U.S. District Judge Andre Birotte had ruled that VidAngel, which has streamed hundreds of Disney, Fox and Warner Bros. movies without permission, was illegal. Now a jury has ordered the company to pay $62.4 million to those injured studios, potentially forcing it to shutter its doors. The Utah-based VidAngel ripped movies from DVD copies and then created versions sanitized of violence, sex and other so-called objectionable material. Earlier, VidAngel stated that it was allowed to do this under the federal Family Movie Act.
Variety reports that Birotte rejected that argument and ordered VidAngel to shut down in December 2016. The company “later relaunched a filtering service for Netflix and Amazon, which continues to operate,” as the original case worked its way through the legal system. The studios had asked the jury to “impose the maximum penalty of $125 million for illegally streaming 819 movies, arguing that the company had willfully violated copyright law.”
VidAngel’s attorney Mark Eisenhut, however, asked them for the minimum levy of $600,000, saying that company chief executive Neal Harmon and his team “honestly believed that what they were doing was legal.”
When the jury split the difference between the two extremes, Harmon responded, “it just so happens that halfway in between is not a good situation for us.” He plans to appeal, noting that the trial didn’t determine if filtering was legal or not. The studios applauded the decision, saying that the award “sends a clear message to others who would attempt to profit from unlawful infringing conduct at the expense of the creative community.”

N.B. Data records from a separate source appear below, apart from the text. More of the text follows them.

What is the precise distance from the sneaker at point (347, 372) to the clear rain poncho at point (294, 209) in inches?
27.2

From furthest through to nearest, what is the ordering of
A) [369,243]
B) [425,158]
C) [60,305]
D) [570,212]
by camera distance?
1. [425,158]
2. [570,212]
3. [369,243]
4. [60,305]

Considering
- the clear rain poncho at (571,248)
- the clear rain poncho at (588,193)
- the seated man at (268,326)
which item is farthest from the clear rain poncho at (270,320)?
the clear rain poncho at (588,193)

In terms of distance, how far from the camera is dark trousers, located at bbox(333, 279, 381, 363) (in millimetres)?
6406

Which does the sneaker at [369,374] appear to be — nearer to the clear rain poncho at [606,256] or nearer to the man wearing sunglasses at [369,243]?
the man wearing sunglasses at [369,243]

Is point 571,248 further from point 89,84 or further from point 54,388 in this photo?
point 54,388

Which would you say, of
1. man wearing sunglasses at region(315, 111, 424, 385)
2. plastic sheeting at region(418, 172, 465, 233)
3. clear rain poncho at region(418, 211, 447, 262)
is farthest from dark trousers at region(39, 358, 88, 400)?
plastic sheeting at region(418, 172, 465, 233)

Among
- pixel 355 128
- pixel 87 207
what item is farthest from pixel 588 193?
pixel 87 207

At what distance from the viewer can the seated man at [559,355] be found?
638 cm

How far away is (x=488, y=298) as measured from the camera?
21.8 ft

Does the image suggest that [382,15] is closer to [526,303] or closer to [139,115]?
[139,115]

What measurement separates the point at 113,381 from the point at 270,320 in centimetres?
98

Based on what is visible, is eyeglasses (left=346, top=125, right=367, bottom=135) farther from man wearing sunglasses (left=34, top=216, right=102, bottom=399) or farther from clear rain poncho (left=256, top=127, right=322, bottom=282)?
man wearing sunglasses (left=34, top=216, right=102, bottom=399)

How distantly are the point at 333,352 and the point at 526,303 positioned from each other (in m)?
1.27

The plaintiffs’ lead attorney Kelly Klaus had told the jury in his opening statements that, “VidAngel customers could stream movies for as little as $1 — undercutting services like Amazon and iTunes that had paid for their content.”
VidAngel, which has about $2.2 million in the bank, is already in bankruptcy in Utah and the verdict could force the company into liquidation, but Harmon said, “in a matter of months we should have a better picture of what kind of guidance we can give customers going forward.”